Reducing the argument to a "vandal" spray-painting "property" as if it's just some random teenager tagging a highway underpass is equivalent to saying that Ax Handle Saturday was simply about a hot dog and a Coke, and totally ignores the underlying reason it was defaced - namely the long history of institutional oppression that has taken place in Jacksonville.

It ignores the fact that 60% of the children in Jacksonville living below the poverty line are black; that blacks make up 23% of the elementary school population, yet receive 69% of the referrals; that 30% of our local population is black, yet 65% of those shot by our local police are black. It ignores the fact that 86% of those sentenced to death in Duval County are black. It ignores the fact that, because of our state laws, 25% of black citizens cannot vote, serve on a jury or hold public office. It ignores the fact that one of our city judges just had to step down for saying "black people should go back to Africa." Not to be confused with Chief Judge John Santora of the same circuit, who had to step down 20 years ago for racist remarks against blacks. It ignores the highways built through Jacksonville's proudest black neighborhoods. It ignores 50 years of post-consolidation policy that has funneled tax dollars out of minority neighborhoods, made it very difficult for minorities to access our major job centers, and perpetuated this vicious cycle where poverty leads to poor education leads to crime leads to prison leads to legal disenfranchisement. Rinse, repeat.

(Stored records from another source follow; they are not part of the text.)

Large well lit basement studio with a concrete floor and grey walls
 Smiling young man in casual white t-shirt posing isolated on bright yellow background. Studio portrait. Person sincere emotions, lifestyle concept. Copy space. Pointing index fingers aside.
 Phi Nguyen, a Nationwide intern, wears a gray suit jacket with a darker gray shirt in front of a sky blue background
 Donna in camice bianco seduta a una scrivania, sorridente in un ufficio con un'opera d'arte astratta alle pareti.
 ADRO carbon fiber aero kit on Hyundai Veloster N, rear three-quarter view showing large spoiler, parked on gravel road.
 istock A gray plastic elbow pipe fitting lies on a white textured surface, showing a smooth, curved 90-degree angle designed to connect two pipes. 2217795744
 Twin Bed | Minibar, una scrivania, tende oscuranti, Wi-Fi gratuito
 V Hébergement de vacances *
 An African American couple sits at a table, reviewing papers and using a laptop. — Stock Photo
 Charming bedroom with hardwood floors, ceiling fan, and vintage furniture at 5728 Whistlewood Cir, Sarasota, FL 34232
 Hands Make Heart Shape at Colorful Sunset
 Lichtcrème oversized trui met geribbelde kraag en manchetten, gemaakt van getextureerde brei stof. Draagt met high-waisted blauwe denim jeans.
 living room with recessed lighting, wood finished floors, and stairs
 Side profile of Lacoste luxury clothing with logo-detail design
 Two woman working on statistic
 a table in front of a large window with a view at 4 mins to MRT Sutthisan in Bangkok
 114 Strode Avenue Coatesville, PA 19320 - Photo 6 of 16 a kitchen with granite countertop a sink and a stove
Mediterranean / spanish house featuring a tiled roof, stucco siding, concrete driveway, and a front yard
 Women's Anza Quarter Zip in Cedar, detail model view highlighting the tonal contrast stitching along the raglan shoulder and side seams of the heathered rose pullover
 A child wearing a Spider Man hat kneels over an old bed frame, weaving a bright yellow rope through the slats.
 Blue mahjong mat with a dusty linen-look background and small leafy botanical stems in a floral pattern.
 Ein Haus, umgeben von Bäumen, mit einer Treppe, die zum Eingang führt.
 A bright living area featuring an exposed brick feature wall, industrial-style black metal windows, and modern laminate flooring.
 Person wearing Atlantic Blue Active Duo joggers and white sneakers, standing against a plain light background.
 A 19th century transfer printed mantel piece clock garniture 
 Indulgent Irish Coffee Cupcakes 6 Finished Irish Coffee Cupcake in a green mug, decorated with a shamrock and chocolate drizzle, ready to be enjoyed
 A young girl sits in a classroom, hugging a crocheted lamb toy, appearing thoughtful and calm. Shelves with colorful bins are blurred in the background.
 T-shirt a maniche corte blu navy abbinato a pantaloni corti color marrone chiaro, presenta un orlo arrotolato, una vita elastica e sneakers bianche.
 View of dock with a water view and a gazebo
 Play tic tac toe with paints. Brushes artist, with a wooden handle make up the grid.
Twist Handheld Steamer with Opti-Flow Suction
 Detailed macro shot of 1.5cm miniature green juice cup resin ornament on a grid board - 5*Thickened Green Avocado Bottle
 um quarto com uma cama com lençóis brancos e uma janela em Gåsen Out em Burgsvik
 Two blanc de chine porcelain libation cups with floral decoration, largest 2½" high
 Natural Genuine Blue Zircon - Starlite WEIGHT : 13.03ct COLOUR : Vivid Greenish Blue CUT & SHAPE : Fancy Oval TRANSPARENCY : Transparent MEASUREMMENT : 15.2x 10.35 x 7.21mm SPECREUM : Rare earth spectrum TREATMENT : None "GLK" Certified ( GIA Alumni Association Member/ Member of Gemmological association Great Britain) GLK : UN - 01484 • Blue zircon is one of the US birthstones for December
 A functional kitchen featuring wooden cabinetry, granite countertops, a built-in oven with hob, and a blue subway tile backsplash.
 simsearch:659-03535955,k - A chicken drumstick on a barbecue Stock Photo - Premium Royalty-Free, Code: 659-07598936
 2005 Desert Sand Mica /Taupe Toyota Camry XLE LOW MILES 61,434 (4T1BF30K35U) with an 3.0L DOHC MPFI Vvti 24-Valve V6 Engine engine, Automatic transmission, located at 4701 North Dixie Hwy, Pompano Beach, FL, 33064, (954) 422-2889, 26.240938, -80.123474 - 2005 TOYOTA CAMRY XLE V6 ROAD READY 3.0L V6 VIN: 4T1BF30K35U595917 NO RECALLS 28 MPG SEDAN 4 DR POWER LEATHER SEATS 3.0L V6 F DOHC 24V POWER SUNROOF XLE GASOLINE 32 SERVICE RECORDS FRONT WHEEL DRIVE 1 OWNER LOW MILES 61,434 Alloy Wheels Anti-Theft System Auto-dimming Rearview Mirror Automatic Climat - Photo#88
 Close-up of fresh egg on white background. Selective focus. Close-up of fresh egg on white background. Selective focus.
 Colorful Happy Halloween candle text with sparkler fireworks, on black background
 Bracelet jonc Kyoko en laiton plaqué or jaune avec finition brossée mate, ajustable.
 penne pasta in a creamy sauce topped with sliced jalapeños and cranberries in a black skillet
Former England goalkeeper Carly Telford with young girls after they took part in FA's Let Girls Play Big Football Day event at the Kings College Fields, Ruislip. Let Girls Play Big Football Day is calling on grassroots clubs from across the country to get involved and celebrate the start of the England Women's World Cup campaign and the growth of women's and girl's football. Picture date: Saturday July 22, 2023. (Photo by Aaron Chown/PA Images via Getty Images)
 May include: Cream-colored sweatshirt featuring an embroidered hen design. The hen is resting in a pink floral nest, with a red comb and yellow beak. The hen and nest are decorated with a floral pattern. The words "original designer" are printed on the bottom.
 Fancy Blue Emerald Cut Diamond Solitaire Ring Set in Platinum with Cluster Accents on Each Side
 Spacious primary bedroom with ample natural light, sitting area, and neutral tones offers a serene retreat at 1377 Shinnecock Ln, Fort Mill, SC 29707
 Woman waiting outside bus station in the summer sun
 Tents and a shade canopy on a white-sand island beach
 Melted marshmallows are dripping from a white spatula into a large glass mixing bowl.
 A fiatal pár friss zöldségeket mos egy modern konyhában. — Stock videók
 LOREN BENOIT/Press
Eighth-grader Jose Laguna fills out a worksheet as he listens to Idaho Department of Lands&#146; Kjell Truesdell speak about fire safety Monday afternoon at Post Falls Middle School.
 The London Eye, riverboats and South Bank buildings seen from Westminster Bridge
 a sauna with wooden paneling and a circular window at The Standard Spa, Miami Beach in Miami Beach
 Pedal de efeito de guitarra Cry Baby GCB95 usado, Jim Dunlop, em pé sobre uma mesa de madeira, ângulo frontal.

God forbid some discourteous minority take a stand during a time of intensifying racial insanity in our country and spraypaints "Free Slaves" and "KKK" across a statue that - for better or worse, due to its size, history, and location - perfectly personifies their grievances.

Would I do it? Probably not.

Am I, as a white, educated, advantaged member of Jacksonville society is any position to pass judgement on a black citizen for choosing to deface a Confederate monument, particularly amidst today's horrifying political climate.

Probably not.

Only sane solution:

If you don't want to deal with vandals, don't keep a giant racist statue in the center of your city.

Society is progressing, and hopefully 10 years from now, we'll consider the removal of confederate statutes to be as much of a "do the right thing" no-brainer as the passage of HROs, or the legalizing of same-sex marriage, or the passage of the Family and Medical Leave Act, or the passage of the Civil Rights Act, or whatever.